Wednesday the top American contender, Shaun White, pulled out of the event, saying the risk of injury was too great for him.

White will still be competing later in his top event: Halfpipe.

So the first drama of the Winter Olympics has already started before the flame has been lit.

It's hard not to get caught up in the buzz of Olympic excitement with the Games so close now. But what’s it like from a Russian perspective?

Yekaterina Kravtsova is with the Moscow Times and has been reporting on the Olympics.

She says the place is different since the last time she visited five years ago.

“The city has been changed,” she says. “I couldn’t recognize anything.”

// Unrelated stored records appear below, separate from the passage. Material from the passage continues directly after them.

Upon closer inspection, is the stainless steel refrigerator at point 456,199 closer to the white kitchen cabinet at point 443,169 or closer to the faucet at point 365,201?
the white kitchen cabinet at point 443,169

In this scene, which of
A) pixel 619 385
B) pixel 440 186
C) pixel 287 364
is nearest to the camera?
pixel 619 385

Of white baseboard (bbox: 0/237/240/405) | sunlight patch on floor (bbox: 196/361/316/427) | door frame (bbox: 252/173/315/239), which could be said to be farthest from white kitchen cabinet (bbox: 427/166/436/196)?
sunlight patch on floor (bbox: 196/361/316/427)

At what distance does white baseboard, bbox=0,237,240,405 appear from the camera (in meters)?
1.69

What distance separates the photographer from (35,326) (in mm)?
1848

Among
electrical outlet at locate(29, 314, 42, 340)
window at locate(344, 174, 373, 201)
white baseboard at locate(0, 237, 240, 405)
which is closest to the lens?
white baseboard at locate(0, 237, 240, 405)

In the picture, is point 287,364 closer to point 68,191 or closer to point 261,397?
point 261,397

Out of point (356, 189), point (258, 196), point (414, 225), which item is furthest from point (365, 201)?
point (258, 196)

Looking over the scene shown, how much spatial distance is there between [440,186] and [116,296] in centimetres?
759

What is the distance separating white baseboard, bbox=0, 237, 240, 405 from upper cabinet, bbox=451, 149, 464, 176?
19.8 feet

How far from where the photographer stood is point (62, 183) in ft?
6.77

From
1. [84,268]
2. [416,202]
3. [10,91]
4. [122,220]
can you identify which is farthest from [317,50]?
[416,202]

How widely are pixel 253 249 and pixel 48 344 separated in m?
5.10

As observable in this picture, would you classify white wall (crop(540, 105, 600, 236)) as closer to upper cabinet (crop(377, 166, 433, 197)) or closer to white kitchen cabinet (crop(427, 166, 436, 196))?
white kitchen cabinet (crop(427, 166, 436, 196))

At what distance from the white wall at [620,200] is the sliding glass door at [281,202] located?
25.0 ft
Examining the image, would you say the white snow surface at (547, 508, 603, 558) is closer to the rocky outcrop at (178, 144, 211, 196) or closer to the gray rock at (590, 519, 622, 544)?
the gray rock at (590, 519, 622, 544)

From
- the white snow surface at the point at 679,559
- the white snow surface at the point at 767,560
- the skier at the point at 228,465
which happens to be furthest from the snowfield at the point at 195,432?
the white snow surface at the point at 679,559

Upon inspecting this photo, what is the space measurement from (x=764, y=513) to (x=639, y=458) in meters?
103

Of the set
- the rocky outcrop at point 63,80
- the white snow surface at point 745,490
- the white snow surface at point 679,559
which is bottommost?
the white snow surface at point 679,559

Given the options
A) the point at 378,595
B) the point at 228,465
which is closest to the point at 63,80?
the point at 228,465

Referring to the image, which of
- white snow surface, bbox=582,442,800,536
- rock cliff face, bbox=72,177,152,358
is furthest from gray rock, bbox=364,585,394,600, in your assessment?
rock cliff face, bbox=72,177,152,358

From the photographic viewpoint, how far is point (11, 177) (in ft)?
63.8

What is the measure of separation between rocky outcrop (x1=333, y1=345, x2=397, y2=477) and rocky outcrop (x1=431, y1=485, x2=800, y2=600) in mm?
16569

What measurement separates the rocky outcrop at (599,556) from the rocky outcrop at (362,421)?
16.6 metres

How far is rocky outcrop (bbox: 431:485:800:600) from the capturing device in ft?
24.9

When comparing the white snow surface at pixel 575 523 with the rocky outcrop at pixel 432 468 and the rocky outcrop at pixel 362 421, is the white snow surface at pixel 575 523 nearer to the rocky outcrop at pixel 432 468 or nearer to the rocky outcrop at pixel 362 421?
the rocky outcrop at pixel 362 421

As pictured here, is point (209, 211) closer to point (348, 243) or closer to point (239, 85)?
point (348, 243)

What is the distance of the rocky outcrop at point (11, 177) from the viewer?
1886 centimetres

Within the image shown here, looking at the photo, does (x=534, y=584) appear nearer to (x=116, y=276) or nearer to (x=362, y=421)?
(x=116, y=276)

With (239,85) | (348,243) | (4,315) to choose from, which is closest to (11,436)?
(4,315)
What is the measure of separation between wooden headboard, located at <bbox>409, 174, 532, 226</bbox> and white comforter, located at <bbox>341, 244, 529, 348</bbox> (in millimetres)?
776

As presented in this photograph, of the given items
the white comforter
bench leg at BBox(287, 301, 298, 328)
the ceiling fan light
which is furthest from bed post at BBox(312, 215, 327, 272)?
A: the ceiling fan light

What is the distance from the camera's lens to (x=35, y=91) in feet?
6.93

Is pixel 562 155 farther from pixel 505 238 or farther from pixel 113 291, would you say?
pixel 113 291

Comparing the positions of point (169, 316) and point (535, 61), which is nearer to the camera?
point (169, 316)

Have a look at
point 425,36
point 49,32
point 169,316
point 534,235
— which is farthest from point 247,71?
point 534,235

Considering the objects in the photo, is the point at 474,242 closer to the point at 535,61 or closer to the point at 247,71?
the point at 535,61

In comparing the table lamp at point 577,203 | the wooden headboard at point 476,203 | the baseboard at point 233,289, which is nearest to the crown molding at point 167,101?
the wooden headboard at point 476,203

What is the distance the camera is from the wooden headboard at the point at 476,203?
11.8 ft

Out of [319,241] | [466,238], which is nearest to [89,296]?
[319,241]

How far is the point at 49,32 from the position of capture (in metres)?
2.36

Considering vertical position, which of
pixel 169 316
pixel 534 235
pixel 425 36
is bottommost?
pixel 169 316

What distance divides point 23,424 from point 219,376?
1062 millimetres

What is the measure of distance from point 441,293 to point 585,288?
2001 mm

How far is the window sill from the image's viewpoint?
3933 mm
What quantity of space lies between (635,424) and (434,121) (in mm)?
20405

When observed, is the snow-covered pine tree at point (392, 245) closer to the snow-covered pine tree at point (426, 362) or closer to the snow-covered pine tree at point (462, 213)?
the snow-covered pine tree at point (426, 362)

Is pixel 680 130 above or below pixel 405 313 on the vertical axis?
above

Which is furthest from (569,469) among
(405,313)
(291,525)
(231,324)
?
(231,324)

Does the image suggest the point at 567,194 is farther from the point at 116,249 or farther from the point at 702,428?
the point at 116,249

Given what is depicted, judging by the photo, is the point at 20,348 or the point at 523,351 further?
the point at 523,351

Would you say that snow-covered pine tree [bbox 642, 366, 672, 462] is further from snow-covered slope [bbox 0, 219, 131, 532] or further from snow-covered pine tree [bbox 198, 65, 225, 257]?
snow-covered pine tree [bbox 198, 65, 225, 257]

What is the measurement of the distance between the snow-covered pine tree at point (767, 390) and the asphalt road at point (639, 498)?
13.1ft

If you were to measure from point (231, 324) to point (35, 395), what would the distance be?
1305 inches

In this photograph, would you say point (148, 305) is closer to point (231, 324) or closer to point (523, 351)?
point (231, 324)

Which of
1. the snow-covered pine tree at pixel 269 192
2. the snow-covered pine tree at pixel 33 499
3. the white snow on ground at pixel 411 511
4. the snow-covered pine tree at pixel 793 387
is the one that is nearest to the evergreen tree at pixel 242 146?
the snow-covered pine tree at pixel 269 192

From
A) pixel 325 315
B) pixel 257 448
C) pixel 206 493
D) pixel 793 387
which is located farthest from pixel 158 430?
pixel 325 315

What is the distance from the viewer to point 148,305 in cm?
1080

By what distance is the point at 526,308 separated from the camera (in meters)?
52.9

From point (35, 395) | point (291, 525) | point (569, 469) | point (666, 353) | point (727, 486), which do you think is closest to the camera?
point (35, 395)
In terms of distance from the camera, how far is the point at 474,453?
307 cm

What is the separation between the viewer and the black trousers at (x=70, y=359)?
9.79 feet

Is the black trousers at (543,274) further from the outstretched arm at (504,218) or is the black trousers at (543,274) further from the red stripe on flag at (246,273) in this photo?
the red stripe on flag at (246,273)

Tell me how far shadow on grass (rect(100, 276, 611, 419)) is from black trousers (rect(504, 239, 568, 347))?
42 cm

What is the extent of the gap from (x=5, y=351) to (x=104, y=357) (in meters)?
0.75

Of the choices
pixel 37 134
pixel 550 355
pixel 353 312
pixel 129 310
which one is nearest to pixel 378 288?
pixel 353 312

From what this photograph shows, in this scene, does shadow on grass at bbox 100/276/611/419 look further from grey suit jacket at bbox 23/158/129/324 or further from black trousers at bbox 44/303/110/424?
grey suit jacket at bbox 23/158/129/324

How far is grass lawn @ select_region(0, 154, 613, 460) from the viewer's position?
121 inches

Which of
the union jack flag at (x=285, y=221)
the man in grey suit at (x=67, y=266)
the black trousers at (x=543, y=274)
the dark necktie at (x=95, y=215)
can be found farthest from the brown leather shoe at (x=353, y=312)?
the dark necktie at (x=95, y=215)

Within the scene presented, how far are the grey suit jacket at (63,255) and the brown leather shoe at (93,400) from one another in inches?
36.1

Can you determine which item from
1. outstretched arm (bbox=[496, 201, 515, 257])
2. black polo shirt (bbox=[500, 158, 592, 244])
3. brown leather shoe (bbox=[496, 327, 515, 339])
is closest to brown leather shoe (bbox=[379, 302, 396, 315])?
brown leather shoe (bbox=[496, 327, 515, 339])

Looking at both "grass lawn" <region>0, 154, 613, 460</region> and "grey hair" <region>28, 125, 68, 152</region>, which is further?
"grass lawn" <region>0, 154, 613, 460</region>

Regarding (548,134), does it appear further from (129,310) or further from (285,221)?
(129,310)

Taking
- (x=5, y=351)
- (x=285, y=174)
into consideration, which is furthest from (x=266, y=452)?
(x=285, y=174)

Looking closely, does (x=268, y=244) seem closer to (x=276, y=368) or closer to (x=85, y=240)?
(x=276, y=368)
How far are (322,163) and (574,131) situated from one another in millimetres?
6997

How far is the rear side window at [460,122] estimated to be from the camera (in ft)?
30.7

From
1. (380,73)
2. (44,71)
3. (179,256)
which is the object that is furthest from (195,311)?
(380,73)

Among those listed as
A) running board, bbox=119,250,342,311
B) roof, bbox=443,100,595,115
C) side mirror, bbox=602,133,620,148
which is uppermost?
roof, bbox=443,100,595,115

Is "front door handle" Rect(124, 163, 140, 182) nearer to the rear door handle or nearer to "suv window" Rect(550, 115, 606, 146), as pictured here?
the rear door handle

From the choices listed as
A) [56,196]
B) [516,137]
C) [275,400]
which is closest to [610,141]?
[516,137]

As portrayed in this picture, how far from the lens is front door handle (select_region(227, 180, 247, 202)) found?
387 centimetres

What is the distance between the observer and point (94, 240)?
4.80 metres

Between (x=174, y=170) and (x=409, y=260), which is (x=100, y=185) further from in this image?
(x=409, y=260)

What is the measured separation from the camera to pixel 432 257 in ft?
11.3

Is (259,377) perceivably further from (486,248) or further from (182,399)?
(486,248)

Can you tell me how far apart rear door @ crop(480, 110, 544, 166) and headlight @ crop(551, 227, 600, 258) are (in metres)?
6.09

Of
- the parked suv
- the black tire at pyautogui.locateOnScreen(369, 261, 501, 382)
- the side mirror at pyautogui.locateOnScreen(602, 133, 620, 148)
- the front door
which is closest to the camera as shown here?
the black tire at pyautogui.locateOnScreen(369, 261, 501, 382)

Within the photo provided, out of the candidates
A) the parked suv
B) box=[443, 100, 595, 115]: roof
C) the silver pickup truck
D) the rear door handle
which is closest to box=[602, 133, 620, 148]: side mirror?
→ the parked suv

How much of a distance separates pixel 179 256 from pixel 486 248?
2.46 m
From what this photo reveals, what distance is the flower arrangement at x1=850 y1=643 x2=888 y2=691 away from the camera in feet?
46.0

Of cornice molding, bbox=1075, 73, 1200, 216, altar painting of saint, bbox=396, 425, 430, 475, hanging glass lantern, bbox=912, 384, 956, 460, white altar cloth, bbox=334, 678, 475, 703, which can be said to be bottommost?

She says Sochi’s classic character has morphed into a land of huge hotels and buildings. Such is the case when the Olympics come town.

When you look at Sochi through the eyes of Western journalists you see images of unfinished hotel rooms and stray dogs.

But the locals have been watching the construction for years now. And when they look at the city today, they still see the same thing: a construction site.

Talking to Kravtsova you almost get the idea the Olympics are a bane rather than a blessing.

“I wouldn’t say that I feel much excitement in the air,” she says. “But I’d say that’s because the Games haven’t started yet.”

Kravtsova thinks the mood will change once the flame gets lit. And then, the residents will be able to be part of a worldwide celebration of sports.